### What is expected
Rewrite the lines below, swapping every occurrence of "point" for "spot" and leaving everything else unchanged.

Dataset excerpt:
· · ·
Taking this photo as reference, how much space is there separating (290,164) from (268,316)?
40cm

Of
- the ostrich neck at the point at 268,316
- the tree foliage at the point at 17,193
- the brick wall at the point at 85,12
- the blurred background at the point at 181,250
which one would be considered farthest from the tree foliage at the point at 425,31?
· · ·
### Reply to the exercise
Taking this photo as reference, how much space is there separating (290,164) from (268,316)?
40cm

Of
- the ostrich neck at the spot at 268,316
- the tree foliage at the spot at 17,193
- the brick wall at the spot at 85,12
- the blurred background at the spot at 181,250
which one would be considered farthest from the tree foliage at the spot at 425,31?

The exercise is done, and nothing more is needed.